DOCUMENT EXCERPT:
The basic top pressure data for the upper, middle, and lower parts of the working face are presented in Tables 3, 4. According to data organization and analysis, the average initial step distance of the working face is 23.75 m; the step distance for cyclic compression is 6.55–6.77 m, with an average of 6.72 m. Compared with other mine working faces, the development of fault fissures makes the basic roof cycle of the 12,240 working face relatively small, increasing the instability of the roof.

Table 3 Initial Pressure Step Distance of Basic Top at 12,240 Working Face (Unit: m).

Table 4 Cycle Pressure Step Distance of Basic Top at 12,240 Working Face (Unit: m).

WRITTEN REQUEST A: Condense the paragraph of the working-face excerpt that begins "The basic top pressure data" into a short bulleted list that keeps its main figures and findings.

THE INPUT:
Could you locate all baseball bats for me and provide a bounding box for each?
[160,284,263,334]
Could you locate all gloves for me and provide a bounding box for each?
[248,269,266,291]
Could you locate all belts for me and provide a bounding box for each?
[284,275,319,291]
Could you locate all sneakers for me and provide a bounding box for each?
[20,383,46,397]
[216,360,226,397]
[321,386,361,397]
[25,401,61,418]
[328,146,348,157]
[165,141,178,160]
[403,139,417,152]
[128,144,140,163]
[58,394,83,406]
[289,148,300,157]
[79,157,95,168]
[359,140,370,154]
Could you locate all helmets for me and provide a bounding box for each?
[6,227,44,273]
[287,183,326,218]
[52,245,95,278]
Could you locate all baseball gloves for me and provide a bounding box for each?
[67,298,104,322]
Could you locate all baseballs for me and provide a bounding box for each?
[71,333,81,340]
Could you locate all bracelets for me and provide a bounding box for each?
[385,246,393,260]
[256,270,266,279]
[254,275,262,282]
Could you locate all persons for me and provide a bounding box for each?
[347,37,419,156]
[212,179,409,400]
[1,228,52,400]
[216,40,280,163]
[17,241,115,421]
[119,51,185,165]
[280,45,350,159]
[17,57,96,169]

WRITTEN REQUEST B: Print only the lines of the listing from the one containing "Could you locate all baseballs" through the final line of the listing, inclusive.

WRITTEN REPLY A:
- Tables 3 and 4 give basic top pressure data for the upper, middle, and lower parts of the working face.
- Average initial step distance: 23.75 m.
- Cyclic compression step distance: 6.55–6.77 m, averaging 6.72 m.
- Fault fissures make the basic roof cycle of the 12,240 working face relatively small compared with other mine working faces, increasing roof instability.

WRITTEN REPLY B:
Could you locate all baseballs for me and provide a bounding box for each?
[71,333,81,340]
Could you locate all bracelets for me and provide a bounding box for each?
[385,246,393,260]
[256,270,266,279]
[254,275,262,282]
Could you locate all persons for me and provide a bounding box for each?
[347,37,419,156]
[212,179,409,400]
[1,228,52,400]
[216,40,280,163]
[17,241,115,421]
[119,51,185,165]
[280,45,350,159]
[17,57,96,169]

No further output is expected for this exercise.